Spatial feature extraction module (SFEM)

As a model with competitive results at present, MS-G3D12 uses the multi-scale GCN method to represent the non-connected relationship in the process of skeleton action, according to the content of section “Preliminaries”, there are two problems in this processing method that need to be improved: the amount of computation is k times that of a single-scale GCN, where k represents the number of scales, and the other is that at the same scale, all joints have the same correlation. Considering the above two problems, we integrate GCNs and the self-attention mechanism to improve it, as illustrated in Fig. 4.

Figure 4
figure 4

Spatial feature extraction module. Pink blocks represent linear layers, blue blocks represent convolutional layers, and yellow blocks represent BN and activation layers. Q, K means the input data through the linear layer, the same size as the original data, and M represents the way to obtain the inner product between vectors (red). The red dotted line represents the corresponding addition of the element values of the adjacency matrix to the correlation matrix obtained by Self-attention. \(\alpha\) is a hyperparameter, it represents the weighting coefficient between the adjacency matrix and the correlation matrix.

The channel dimension feature is used as the feature vector of the joint in the original self-attention mechanism, and the inner product of the feature vector can be used to obtain a correlation matrix of size \(J\times {J}\). There are T correlation matrices, which means that each frame has a corresponding spatial connection relationship. Instead of using one correlation matrix to represent the connection of all frames, it is in line with the physical meaning, then the correlation matrix is multiplied by the input features, and the spatial features of the skeleton sequence can be obtained. Finally, a trainable convolutional layer is used to correct the extracted spatial features, the mathematical description is as follows:

$$\begin{aligned} {\textbf {I}}_{(t)}^{(l+1)}=\sigma \left( \text{ Softmax }\left( \frac{{\textbf {Q}}_{(t)}^{(l)} {\textbf {K}}_{(t)}^{(l)}}{\sqrt{d m}}\right) {\textbf {V}}_{(t)}^{(l)} \Theta ^{(l)}\right) \end{aligned}$$
(9)

where \(\textbf{Q}_{(t)}^{(l)}\), \(\textbf{K}_{(t)}^{(l)}\), \(\textbf{V}_{(t)}^{(l)}\) represent the feature at layer l of the \(t_{th}\) frame, It is not difficult to find that Self-attention can well express the action connection relationship between the joints in the process of model training, and the distance of them does not limit the correlation between the joints, it can be any value.

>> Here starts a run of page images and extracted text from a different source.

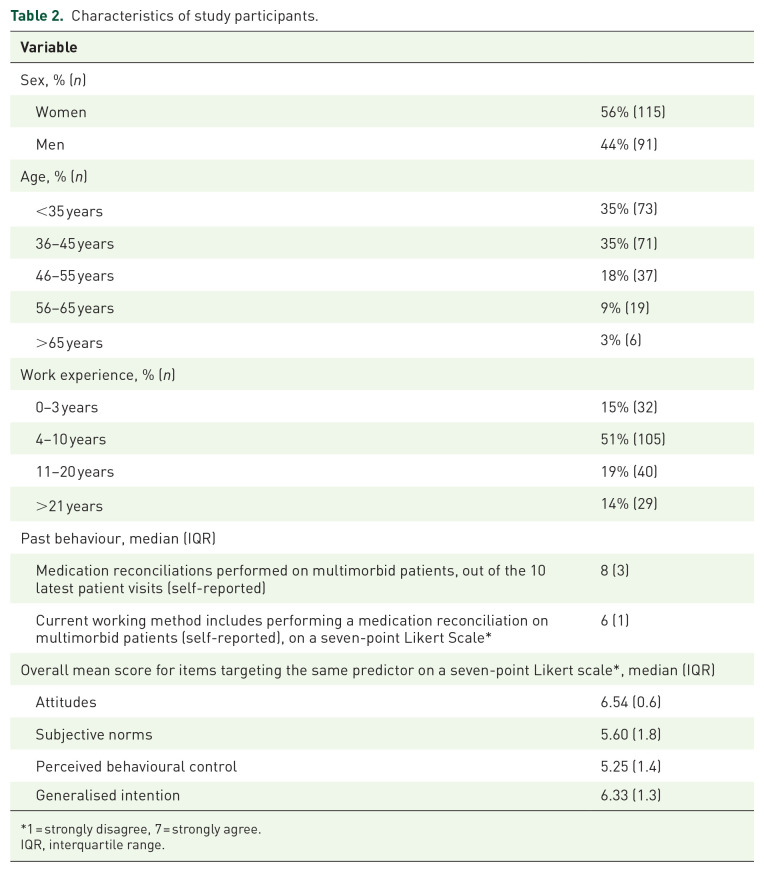 Table 2. Characteristics of study participants.

| Variable | |
|---|---|
| Sex, % (n) | |
| Women | 56% (115) |
| Men | 44% (91) |
| Age, % (n) | |
| <35 years | 35% (73) |
| 36–45 years | 35% (71) |
| 46–55 years | 18% (37) |
| 56–65 years | 9% (19) |
| >65 years | 3% (6) |
| Work experience, % (n) | |
| 0–3 years | 15% (32) |
| 4–10 years | 51% (105) |
| 11–20 years | 19% (40) |
| >21 years | 14% (29) |
| Past behaviour, median (IQR) | |
| Medication reconciliations performed on multimorbid patients, out of the 10 latest patient visits (self-reported) | 8 (3) |
| Current working method includes performing a medication reconciliation on multimorbid patients (self-reported), on a seven-point Likert Scale* | 6 (1) |
| Overall mean score for items targeting the same predictor on a seven-point Likert scale*, median (IQR) | |
| Attitudes | 6.54 (0.6) |
| Subjective norms | 5.60 (1.8) |
| Perceived behavioural control | 5.25 (1.4) |
| Generalised intention | 6.33 (1.3) |

*1 = strongly disagree, 7 = strongly agree.
IQR, interquartile range.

This method can improve the problems caused by multi-scale GCN, at the same time, since there is no physical connection between the feature vectors, this way cannot specifically consider the structural connection between the joints. To take into account the inherent structural connection between the joints, we use the broadcasting mechanism to copy the adjacency matrix T times and add the adjacency matrix to the obtained correlation matrix to obtain a new correlation matrix. Finally, the input data is multiplied by the new correlation matrix after going through the linear layer, and then a residual structure is added to obtain the final spatial feature. The entire spatial feature extraction module can be represented by Eq. (10)

$$\begin{aligned} {\textbf {I}}\_{\textbf {S}}_{(t)}^{(l+1)}=\sigma \left( \text{ Softmax }\left( {\frac{\textbf{Q}_{(t)}^{(l)} {\textbf{K}_{(t)}^{(l)}}}{\sqrt{d m}}}+\alpha {\text{\AA }}\right) {\textbf{V}_{(t)}^{(l)}} \Theta ^{(l)}+ {\textbf{V}_{(t)}^{(l)}}\right) \end{aligned}$$
(10)

where Å=\(\tilde{\textbf{D}}^{-\frac{1}{2}}{\mathbf {(A + I)}} \tilde{\textbf{D}}^{-\frac{1}{2}}\), \(\alpha\) is a hyperparameter, it represents the weighted relationship between the correlation matrix obtained by Self-attention and the adjacency matrix inherent in the GCN. \(\Theta ^{(l)}\)denotes a learnable weight matrix at layer l of the network and \(\sigma (\cdot )\) is an activation function, the residual connection of this module is realized by \(\textbf{V}_{(t)}^{(l)}\).

Temporal feature extraction module (TFEM)

The frames of the human skeleton sequence have the characteristics of linear arrangement, which allows researchers to directly use the convolution method to aggregate the information of r frames to extract the temporal features between the skeleton sequences. The most commonly used method is TCN41, which uses a convolution kernel of dimension \(r\times 1\) to aggregate the information of one joint in r frames. Then this way does not have the ability the model to capture the characteristic changes of the joints over a long period. It is necessary to preprocess the feature relationships between all frames to alleviate this problem before performing local information aggregation. Naturally, we analogize the attention mechanism used in section “Spatial feature extraction module (SFEM)”, as shown in Fig. 5.

Figure 5
figure 5

(a) Temporal feature extraction module. It is composed of Frames Features (FF), Joint Features (JF), and MS-TCN in series. JF has stride = 1 in the first block and stride = 2 in the rest. (b) Frames Features (FF). Linear represents the Linear layer, and view represents the dimension transformation function of the data. Concat indicates that the data is connected in the time dimension. (c) Joint Features(JF). Identity represents a placeholder function. \(Conv x\times x\) represents a two-dimensional convolutional layer with a convolution kernel of \(x\times x\). g, R, r are all hyperparameters.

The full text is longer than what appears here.